Dilber, yenildiğimiz Slovakya dahil bütün takımların oyuncularının Avrupa’nın farklı takımları hatta Woman NBA’de oynadığına dikkat çekti. Türkiye’nin lokale sıkıştığını belirten Dilber koçların başarı baskısı nedeniyle oyuncu yetiştirmeye çalışmadığını söyledi. Dilber şöyle konuştu: “En büyük problemimiz bu, biz oyuncuyu korumaya çalışıyoruz, yarıştırmaya çalışmıyoruz. Kulüplerde iyi idareci yok. Sadece günü planlıyorlar, otomatik olarak ‘Oyuncu yetiştirmeyeyim, kovacaklar beni’ tehdidiyle yaşıyorsun hayatını. Botaş, bir altyapı kulübü, bu açıdan Barış Akgün’ün eli kuvvetliydi, Sevgi’yi denedi, oldu. Avrupa’da devam edilebilse maç tecrübesi olacaktı. O zaman 3 günde bir maç yapacaktı. Haftada bir maç oynamakla üç günde bir oynamak başka şey. Özetle biz oyuncuyu üst düzeyde yarıştıramıyoruz. Galatasaray da EuroCup’ta final oynadı, yerli oyuncu katkısı minimumdu. Sopron EuroLeague’de şampiyon olurken Macarlarda durum böyle değildi.”

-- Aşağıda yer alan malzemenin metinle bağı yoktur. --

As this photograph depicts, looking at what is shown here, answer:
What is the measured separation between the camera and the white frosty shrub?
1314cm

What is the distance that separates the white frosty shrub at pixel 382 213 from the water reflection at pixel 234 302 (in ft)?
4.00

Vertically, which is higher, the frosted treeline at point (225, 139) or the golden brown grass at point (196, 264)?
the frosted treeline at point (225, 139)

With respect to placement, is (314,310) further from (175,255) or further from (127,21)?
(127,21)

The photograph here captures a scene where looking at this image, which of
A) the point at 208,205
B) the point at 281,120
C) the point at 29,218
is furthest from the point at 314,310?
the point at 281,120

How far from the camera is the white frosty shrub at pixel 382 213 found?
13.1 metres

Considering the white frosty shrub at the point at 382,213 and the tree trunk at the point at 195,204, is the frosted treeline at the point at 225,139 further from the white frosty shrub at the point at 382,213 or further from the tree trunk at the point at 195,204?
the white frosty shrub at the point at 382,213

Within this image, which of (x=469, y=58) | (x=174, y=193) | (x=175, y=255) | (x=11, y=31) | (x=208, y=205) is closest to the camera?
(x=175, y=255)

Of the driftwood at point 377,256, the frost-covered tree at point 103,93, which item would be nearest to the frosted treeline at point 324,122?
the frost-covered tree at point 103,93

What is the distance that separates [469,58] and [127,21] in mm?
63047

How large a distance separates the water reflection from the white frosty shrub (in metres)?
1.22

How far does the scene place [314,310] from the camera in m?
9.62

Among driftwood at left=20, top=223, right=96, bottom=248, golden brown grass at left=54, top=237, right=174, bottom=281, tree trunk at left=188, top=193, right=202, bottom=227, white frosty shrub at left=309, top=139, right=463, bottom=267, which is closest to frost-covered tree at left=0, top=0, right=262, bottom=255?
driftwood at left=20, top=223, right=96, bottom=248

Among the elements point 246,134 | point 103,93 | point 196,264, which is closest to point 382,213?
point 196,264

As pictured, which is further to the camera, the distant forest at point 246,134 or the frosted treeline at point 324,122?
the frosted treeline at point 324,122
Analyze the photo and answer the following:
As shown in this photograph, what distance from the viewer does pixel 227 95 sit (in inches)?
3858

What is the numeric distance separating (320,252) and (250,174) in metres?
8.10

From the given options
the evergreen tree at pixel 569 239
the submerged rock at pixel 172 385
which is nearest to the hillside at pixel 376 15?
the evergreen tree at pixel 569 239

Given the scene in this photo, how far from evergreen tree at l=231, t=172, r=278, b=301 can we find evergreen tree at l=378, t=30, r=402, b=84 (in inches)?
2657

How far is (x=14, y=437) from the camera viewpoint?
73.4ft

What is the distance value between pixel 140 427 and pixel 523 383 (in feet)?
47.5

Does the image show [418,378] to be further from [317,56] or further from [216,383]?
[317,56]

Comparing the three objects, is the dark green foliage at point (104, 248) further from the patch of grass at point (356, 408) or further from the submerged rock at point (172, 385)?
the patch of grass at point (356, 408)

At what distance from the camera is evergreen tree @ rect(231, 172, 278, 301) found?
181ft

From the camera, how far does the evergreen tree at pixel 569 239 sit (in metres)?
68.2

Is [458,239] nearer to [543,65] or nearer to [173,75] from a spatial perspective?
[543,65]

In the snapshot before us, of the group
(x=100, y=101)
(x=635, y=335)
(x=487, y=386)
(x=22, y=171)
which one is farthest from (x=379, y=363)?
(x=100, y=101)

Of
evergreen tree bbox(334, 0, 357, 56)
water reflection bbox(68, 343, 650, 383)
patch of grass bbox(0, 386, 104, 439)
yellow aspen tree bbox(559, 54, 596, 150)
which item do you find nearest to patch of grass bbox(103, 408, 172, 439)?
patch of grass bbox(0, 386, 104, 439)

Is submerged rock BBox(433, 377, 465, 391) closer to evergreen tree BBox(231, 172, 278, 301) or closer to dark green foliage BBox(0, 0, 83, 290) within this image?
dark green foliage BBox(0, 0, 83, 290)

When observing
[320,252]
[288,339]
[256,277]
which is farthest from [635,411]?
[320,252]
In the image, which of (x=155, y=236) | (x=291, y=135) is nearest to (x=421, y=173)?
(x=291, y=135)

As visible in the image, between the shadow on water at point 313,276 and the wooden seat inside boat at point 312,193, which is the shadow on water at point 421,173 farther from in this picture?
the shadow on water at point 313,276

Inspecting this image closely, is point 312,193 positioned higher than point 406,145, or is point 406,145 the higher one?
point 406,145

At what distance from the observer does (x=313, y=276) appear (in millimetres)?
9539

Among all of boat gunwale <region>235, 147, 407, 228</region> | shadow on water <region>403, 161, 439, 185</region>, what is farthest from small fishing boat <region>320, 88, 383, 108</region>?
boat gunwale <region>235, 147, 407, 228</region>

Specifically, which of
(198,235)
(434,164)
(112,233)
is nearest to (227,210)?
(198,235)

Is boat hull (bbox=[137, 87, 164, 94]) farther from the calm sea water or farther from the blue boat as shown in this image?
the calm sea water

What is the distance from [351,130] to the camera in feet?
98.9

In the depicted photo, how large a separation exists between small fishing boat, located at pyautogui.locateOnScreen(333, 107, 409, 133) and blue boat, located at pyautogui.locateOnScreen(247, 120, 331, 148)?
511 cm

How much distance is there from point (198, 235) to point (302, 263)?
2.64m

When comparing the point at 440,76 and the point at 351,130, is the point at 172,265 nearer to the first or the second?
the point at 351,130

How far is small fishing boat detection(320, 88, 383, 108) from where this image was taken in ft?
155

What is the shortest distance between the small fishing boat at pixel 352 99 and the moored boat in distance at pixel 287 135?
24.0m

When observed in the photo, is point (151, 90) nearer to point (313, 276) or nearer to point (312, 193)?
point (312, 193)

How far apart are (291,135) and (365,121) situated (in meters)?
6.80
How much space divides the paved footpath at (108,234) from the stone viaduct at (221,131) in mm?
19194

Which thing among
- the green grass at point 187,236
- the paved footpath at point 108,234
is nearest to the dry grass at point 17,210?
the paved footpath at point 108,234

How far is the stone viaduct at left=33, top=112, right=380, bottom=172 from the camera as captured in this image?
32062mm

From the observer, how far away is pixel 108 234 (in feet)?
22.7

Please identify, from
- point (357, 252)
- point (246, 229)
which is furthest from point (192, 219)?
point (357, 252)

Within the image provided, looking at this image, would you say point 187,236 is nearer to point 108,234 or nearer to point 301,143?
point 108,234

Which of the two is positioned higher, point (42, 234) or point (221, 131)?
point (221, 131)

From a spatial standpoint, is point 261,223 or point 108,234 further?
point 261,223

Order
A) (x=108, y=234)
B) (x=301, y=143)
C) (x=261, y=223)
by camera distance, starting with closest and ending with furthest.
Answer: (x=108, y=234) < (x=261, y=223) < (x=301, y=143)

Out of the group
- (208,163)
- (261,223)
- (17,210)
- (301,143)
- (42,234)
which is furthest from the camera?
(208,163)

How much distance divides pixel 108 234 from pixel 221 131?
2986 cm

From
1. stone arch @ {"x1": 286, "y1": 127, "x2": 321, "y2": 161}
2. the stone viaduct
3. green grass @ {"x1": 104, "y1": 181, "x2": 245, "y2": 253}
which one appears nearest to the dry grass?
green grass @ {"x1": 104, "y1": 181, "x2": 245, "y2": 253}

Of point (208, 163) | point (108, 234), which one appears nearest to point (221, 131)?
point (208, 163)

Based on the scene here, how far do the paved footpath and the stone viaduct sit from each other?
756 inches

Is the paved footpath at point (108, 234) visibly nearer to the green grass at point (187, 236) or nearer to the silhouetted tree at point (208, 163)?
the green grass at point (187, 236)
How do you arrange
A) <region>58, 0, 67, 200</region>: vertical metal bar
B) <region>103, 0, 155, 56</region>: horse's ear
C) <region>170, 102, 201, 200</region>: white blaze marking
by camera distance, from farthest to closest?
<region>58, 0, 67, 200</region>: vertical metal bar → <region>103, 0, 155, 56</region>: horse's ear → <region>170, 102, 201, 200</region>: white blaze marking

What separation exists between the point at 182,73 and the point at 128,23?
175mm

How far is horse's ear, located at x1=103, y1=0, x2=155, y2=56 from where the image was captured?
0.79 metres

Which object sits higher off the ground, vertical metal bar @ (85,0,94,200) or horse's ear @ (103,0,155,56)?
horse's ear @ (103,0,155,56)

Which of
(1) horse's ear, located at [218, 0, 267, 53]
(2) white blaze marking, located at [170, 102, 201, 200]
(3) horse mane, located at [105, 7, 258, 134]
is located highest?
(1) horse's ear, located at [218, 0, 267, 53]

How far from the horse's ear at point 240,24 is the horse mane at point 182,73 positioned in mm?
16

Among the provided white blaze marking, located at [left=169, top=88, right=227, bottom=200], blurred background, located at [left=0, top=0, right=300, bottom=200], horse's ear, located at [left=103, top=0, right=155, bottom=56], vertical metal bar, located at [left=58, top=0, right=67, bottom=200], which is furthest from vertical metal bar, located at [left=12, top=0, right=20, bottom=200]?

Kadın basketbolundaki yabancı sınırının kaldırılması gerektiğini savunan Dilber konuşmasını şöyle tamamladı: “Yapısal reformlara ihtiyaç var. Asgari ücret maaş alan bir altyapı koçunun dönüp senden bir süper yıldız yetiştirmesini bekleyemezsin. Fiziksel olarak oyuncu olursun, ailen destek oluyordur, şans da yaver gider, denk gelmiştir, ‘Bu oyuncuyu bu koç yetiştirdi’ olur. Ancak hayatını geçindirme endişesi olan bir koçun oyuncu yetiştirme gibi bir gayesi olamıyor. O yüzden bizim yapısal olarak kadın basketbolunda tesisleşmeyi artırmamız gerekiyor, koçların ekonomik düzeyini artırıp işe bağlılığını artırmamız gerekiyor. Sponsorların dahil olması için daha fazla yayın ve daha iyi basketbol ortaya koymak gerekiyor ve iyi idareci yetiştirmemiz gerekiyor. Birçok pozisyona koç alırken liyakat esasına göre almak gerekiyor.”